To evaluate the scSEG, we performed repeated stratified subsampling for the Pancreas dataset collection (four human pancreas datasets) and the Liver dataset collection (four mouse liver datasets). In each stratified subsampling, we randomly selected 80% or 20% (Fig. 2C and SI Appendix, Fig. S2) of the cells. Then we performed RUVg (53) on the subsample using different negative control gene lists [human-scSEG or mouse-scSEG, bulkHK (bHK) RNA-seq, bHK Microarray, and random subset of genes, equal in number to the scSEG]. We evaluated choices of scSEGs using the F1 score of silhouette coefficients as described above.

Evaluation approaches.

Diagnostic level.

All diagnostic plots were generated and assessed for all methods that returned the normalized expression matrix across all data collections.

F1 measures across all metrics.

For each data collection and each comparison method, we calculated all metrics. This generated $F{1}_{sil}$ and $F{1}_{ARI}$, which were used to compare all methods across all data collections.

Liver cell pseudotemporal trajectory reconstruction.
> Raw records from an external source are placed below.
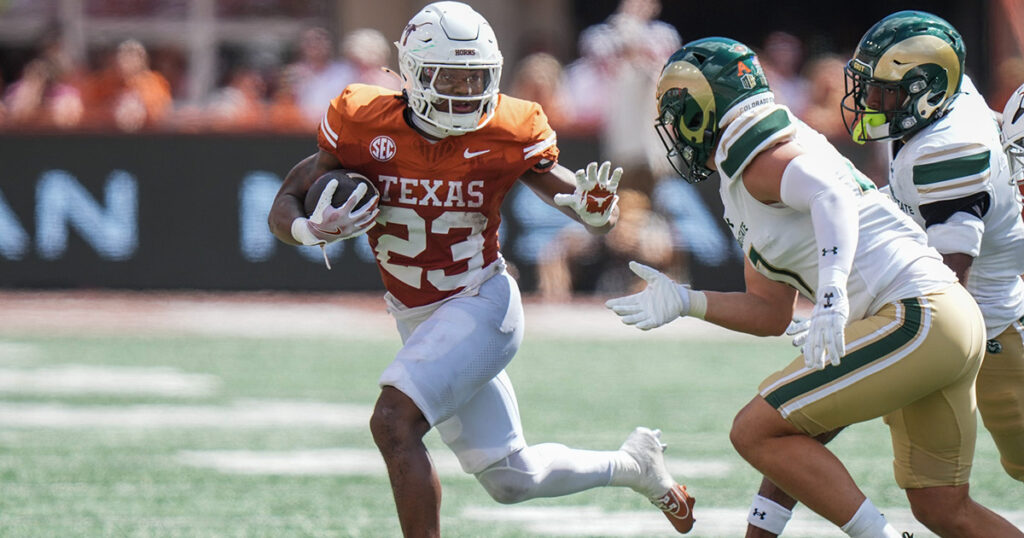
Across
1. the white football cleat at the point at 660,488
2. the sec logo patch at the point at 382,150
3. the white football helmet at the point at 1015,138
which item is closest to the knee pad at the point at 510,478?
the white football cleat at the point at 660,488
We reconstructed the dynamic trajectory of hepatoblasts, hepatocytes, and cholangiocytes in the Liver dataset collection using Monocle 2 (54) by using the HVG as ordering genes, where the DDRTree (discriminative dimensionality reduction trees) method was used as the dimensionality reduction method. To evaluate the robustness of the adjustment methods, we removed the cells at E17.5 from GSE90047 and evaluated the change in trajectories among the different batch correction methods.

DE analysis.

We performed DE analysis on the mESC data as well as on hepatocytes and cholangiocytes of the Liver dataset collection. We evaluated the performance by comparing the number of DE genes between two cell types and the number of DE genes within one cell type and between two batches where no DE genes are expected. DE genes are called using limma-trend (55). The significance threshold was set to absolute log fold change greater than 2 and adjusted P value less than 0.05.

ESC data collection and data analytics method.
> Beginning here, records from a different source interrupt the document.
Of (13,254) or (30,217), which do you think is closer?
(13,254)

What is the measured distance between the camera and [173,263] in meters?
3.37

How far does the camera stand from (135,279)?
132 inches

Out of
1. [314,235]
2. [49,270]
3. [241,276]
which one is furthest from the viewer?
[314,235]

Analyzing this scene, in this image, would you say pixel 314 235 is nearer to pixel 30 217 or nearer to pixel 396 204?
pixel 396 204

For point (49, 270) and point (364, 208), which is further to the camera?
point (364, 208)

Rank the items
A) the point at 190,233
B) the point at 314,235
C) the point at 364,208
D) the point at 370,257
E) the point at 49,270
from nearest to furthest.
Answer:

We integrated seven human and mouse ESC datasets using semisupervised scMerge algorithm where we matched developmental time points for 2-cell, 4-cell, 8-cell, and 16-cell stages between human and mouse. We selected to match these developmental stages because only after 16-cell stages does lineage segregation appear in both human and mouse (24). Dynamic cell trajectory of all cells were reconstructed using Monocle 2 (54) with DDRTree as the dimension reduction method. Ordering genes were defined by DE genes in at least three pairwise comparisons of developmental time points (“pronucleus, oocyte, zygote” vs 2-cell, 2-cell vs 4-cell, 4-cell vs 8-cell, and 8-cell vs 16-cell) based on moderated t tests in limma (55) (with adjusted P value < 0.001). We then refined subtype annotation of blast cells. The previous study (24) further refined subtype annotation of human blastocyst cells into epiblast, primitive endoderm, and trophectoderm. Fig. 3D illustrates that using 12 known markers, NANOG, SOX2, KLF17, TDGF1, PDGFRA, GATA6, GATA4, SOX17, GATA3, GATA2, KRT18, and TEAD346, we can accurately annotate human blastocyst cells from Yan et al. (19) onto the first two PCs of blastocyst cells from another data set [Blakeley et al. (21)] (SI Appendix, Fig. S15B). Mouse blastocyst cells were further refined by projecting these cells [from Goolam et al. (22), Biase et al. (23), and Deng et al. (10)] on the same two PCs (SI Appendix, Fig. S15B), where we observed that most of the blastocyst cells overlay on the trophectoderm cells from human. We further classified the mouse blastocyst cells using Support Vector Machines using svm() in e1071 package (56) by training on the primitive endoderm, and trophectoderm cells from Yan et al. (19) and Blakeley et al. (21). The cells with prediction probability higher than 0.8 were assigned to the corresponding cell type, and otherwise were classified as “unassigned” (Dataset S2).